No, this is a real, unthinkable contradiction.

Or those in whom this role does not conflict with anything feel much better in the maternal role. Who managed to give birth to a child early, or did not put a lot of effort into education and profession.

Are we going to assume that these people are "more emotionally mature"?

I would not risk it.

Or, again, there are people of phlegmatic temperament. They are resistant to all kinds of stimuli. Born this way. There are not many of them in the population, but they are, and some of them are women.

Sometimes they are not very lucky at work. The modern ambitious world requires quick reactions, high productivity, and the ability to quickly establish social connections. And for those who are resistant to stimuli, as a rule, not everything is very good both with creativity and with speed (this can be easily explained from the point of view of physiology).

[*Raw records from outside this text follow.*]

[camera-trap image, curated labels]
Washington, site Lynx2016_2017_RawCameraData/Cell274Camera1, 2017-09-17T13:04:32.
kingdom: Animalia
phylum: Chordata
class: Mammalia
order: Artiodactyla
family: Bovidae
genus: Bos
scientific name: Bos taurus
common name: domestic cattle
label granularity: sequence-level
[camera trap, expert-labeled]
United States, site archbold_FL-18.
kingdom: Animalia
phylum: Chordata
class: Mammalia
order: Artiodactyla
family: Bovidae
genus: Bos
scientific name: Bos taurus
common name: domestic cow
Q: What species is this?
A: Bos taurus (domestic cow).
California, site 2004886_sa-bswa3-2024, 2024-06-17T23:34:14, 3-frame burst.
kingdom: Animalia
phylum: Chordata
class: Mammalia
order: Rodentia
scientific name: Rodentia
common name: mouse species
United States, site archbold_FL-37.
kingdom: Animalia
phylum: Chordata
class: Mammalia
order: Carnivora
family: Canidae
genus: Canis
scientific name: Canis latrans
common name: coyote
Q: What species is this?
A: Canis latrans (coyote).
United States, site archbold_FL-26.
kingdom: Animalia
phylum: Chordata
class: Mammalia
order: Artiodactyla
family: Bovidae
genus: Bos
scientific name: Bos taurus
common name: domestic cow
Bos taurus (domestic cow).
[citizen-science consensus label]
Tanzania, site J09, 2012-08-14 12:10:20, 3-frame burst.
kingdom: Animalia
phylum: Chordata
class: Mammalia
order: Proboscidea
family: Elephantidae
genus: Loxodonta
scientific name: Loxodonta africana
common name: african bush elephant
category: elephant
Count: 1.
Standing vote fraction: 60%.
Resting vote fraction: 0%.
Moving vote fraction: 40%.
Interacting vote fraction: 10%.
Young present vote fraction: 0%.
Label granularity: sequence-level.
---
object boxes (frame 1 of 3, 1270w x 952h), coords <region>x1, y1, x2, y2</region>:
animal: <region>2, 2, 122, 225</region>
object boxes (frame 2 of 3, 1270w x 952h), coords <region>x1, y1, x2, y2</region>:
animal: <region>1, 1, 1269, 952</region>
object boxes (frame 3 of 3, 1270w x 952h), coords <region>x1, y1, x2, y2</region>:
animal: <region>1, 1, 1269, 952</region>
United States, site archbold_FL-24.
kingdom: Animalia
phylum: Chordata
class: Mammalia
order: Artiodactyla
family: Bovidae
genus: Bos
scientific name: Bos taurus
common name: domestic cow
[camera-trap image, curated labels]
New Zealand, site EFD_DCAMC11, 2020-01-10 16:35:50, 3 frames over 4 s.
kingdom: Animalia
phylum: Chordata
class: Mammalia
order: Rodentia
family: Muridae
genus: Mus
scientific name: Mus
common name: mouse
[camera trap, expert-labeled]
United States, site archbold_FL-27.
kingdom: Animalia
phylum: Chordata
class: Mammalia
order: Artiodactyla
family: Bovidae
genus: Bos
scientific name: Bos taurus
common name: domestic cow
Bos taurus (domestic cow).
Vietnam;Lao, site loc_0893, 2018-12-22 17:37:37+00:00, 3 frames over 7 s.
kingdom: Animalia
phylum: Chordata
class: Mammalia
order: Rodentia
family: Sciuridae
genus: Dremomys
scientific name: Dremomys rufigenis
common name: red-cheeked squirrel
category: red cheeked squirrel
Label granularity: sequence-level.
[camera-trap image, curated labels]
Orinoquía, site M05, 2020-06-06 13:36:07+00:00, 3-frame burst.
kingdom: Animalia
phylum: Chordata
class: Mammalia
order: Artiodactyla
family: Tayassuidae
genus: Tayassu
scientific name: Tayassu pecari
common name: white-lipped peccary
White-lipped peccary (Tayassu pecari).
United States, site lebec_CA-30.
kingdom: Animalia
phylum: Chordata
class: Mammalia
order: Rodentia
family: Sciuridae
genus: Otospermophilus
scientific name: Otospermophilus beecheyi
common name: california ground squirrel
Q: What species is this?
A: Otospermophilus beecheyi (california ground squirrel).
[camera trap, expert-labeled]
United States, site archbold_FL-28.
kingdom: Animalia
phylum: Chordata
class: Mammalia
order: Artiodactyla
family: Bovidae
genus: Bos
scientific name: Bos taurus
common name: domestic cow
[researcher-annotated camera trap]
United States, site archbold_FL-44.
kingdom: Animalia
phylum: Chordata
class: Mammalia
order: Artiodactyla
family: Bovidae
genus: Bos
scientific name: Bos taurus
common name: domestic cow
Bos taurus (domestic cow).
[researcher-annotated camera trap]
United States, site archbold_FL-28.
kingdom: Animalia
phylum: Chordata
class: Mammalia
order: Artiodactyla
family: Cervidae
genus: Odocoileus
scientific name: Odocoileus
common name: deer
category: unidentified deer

But in motherhood they simply have no equal. These are the very mothers who are not annoyed by the endless "drink-pee-let-let-let-let-I won't go-I won't go-I won't go". Someone who reads the same book twenty times in a circle with divine calmness, picks up the same fallen toy, listens to a twenty-minute screech about “I don’t want to sleep, I don’t want-ooh-ooh”. Who is not unsettled by children's colic, tantrums, lack of sleep and broccoli puree smeared all over the kitchen. They can play nice or make Easter cakes, and they are not enraged.

Can they be called “emotionally mature” as opposed to everything else, “emotionally immature”? Considering that it is impossible to teach this to everyone else? Considering that this does not give them advantages everywhere, but only in one area of life?

In general, I would look with apprehension at those who talk about emotional maturity. As well as emotional freshness. Emotional turbulence. And stuff like that.

Because it's often a meaningless set of sounds.

And we are just living people. Ordinary. Terribly imperfect, in some ways strong and beautiful, in some way helpless.

Children of the same living parents (who also had their own temperaments, life circumstances, internal conflicts and social circle, yeah). Parents of the same living children (with temperaments, internal conflicts and so on, you get the idea).

And there is a lot of beauty in this hymn to life, that's what it seems to me.